A idéia da primazia das negociações
comerciais identifica na defesa agressiva das nossas exportações a tarefa
prioritária da política exterior. Sofre
de dois erros: a ilusão de que podemos
usar as exportações para fazer o que
não fazemos pela reativação da economia interna e a ilusão de que um Estado pode funcionar como empresa.

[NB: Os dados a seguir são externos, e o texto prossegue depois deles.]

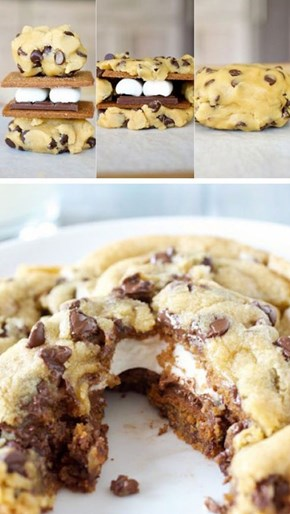 Chocolate Chip S'mores Cookies of the Day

Nossos pleitos comerciais só prosperarão quando vinculados a estratégias
políticas que nos reforcem o poder de
barganha e de influência.
A idéia do confronto terceiro-mundista reage contra as duas outras
idéias, procurando filiar o Brasil a um
movimento das nações mais pobres
contra a ordem imposta pelas mais ricas. A versão mais recente dessa idéia
é o plano de unir os países continentais periféricos. Não avança porque
esses países concorrem entre si por
benefícios que as potências centrais
controlam.
O ponto nevrálgico da política exterior que convém hoje ao Brasil está em
duplo movimento. De um lado, mudar os termos da nossa relação com os
Estados Unidos. Buscar na economia
e na política americana aliados para a
ampliação do livre comércio. E construir os meios para complementar a
integração econômica com mecanismos de diminuição das desigualdades
dentro dos países do hemisfério e entre eles. Subestimamos as oportunidades que as contradições da sociedade
americana oferecem para tais propostas. De outro lado, engajar em iniciativas econômicas e políticas comuns
nossos parceiros na América do Sul,
na União Européia e entre os grandes
países em desenvolvimento. A maneira de engajá-los é aproveitar os conflitos entre seus interesses e a forma
atual da globalização econômica e política. Em vez de planos abrangentes,
ofereçamos iniciativas pontuais e
acordos específicos que ajudem a fortalecer e a organizar o pluralismo de
poder e de visão no mundo. Difícil e
necessário é reconciliar as duas partes
desse projeto: uma de aproximação
aos Estados Unidos, a outra de contribuição aos entendimentos que pouco
a pouco transformem a nosso favor a
globalização que eles lideram.
Para executar essa operação, precisamos de atos arrojados mais do que
de palavras bonitas. Já contamos com
surpreendente grau de coesão nacional, com o reconhecimento de que o
Brasil precisa reposicionar-se no
mundo para poder mudar e com
grandes talentos entre nossos diplomatas. Agora só nos faltam uma concepção clara de como atuar entre as
nações e a determinação de traduzi-la
em renovação profunda dos objetivos
e dos métodos da política exterior.
Roberto Mangabeira Unger escreve às terças-feiras nesta coluna.